(ASSIGNMENT):
Within the records, find every line that includes the word "burst" and copy it.

Content starts

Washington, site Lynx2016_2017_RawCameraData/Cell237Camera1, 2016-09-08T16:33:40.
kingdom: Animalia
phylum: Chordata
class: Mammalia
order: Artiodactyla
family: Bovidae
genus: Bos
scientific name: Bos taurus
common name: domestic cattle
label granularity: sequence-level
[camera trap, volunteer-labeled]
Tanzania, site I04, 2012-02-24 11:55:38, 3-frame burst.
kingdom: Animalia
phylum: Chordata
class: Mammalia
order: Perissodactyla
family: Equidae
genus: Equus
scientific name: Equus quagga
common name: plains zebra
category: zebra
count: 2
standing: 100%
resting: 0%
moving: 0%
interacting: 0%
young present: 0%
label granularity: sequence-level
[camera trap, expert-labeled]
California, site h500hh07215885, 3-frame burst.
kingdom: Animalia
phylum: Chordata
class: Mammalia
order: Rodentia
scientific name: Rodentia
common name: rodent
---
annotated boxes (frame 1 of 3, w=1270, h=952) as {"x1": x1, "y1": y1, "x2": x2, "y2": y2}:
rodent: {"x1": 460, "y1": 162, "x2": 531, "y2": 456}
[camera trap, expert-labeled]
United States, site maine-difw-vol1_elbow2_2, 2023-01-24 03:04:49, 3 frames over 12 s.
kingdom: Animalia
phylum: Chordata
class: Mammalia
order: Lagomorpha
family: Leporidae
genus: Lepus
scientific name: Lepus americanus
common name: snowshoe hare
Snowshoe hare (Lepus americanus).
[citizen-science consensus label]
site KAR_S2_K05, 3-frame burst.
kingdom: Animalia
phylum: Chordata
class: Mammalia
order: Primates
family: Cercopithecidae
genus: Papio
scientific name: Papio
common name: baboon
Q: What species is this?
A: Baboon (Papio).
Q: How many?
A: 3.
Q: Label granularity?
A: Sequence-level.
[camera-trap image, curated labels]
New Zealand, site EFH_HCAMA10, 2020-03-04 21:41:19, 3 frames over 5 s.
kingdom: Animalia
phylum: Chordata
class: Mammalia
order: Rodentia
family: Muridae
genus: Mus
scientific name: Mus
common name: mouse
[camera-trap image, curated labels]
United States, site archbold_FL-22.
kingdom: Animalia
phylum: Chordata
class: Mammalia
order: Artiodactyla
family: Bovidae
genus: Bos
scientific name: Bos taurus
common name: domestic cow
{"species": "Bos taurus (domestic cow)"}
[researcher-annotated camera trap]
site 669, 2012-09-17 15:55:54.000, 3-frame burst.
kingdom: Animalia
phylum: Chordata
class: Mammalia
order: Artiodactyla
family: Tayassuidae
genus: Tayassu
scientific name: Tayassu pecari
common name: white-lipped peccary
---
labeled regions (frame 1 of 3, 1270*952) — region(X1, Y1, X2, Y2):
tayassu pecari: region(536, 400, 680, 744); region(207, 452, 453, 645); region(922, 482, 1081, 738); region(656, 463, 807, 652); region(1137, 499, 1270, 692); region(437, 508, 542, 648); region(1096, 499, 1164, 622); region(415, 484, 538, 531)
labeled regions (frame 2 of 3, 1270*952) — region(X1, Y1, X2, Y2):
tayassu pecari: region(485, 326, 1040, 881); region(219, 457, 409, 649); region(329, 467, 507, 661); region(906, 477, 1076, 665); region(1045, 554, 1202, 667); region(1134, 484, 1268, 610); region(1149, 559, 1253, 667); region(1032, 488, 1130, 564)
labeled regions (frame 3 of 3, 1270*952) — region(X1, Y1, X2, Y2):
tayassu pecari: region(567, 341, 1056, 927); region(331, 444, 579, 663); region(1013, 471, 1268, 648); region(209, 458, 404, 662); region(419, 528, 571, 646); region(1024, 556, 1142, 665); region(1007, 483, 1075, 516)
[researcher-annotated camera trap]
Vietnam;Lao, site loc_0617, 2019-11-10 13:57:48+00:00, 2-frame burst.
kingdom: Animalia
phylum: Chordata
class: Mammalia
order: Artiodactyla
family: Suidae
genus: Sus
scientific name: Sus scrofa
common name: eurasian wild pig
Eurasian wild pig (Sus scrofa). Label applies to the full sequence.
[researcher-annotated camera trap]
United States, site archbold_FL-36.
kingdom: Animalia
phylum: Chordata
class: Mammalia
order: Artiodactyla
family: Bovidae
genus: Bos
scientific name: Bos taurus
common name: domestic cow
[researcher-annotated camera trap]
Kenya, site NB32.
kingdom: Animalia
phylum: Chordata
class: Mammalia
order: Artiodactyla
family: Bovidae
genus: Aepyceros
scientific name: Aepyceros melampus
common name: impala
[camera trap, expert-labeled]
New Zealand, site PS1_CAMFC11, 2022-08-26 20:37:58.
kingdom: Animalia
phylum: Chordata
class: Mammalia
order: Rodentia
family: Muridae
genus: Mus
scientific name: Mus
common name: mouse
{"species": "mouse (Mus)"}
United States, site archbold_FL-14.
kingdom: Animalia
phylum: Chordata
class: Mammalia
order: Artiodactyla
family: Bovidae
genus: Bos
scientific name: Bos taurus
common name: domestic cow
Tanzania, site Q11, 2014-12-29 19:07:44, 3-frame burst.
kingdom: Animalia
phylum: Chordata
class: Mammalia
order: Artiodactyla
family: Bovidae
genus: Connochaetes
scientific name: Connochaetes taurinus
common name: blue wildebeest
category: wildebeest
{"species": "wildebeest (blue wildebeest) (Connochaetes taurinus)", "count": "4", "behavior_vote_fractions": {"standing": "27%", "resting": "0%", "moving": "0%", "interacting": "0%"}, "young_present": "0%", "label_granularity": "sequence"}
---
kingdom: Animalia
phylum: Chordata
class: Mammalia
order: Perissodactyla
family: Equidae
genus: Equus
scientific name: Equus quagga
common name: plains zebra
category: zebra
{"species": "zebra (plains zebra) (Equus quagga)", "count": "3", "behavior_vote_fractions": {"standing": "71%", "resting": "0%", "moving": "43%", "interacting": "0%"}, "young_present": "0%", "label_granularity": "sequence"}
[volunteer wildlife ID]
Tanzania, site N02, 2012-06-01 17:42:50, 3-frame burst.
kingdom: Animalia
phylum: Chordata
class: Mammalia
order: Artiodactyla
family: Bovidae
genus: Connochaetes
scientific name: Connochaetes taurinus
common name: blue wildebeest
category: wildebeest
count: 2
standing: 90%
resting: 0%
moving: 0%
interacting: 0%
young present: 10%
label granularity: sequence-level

Content ends

(RESULT FOR THIS EXERCISE):
Tanzania, site I04, 2012-02-24 11:55:38, 3-frame burst.
California, site h500hh07215885, 3-frame burst.
site KAR_S2_K05, 3-frame burst.
site 669, 2012-09-17 15:55:54.000, 3-frame burst.
Vietnam;Lao, site loc_0617, 2019-11-10 13:57:48+00:00, 2-frame burst.
Tanzania, site Q11, 2014-12-29 19:07:44, 3-frame burst.
Tanzania, site N02, 2012-06-01 17:42:50, 3-frame burst.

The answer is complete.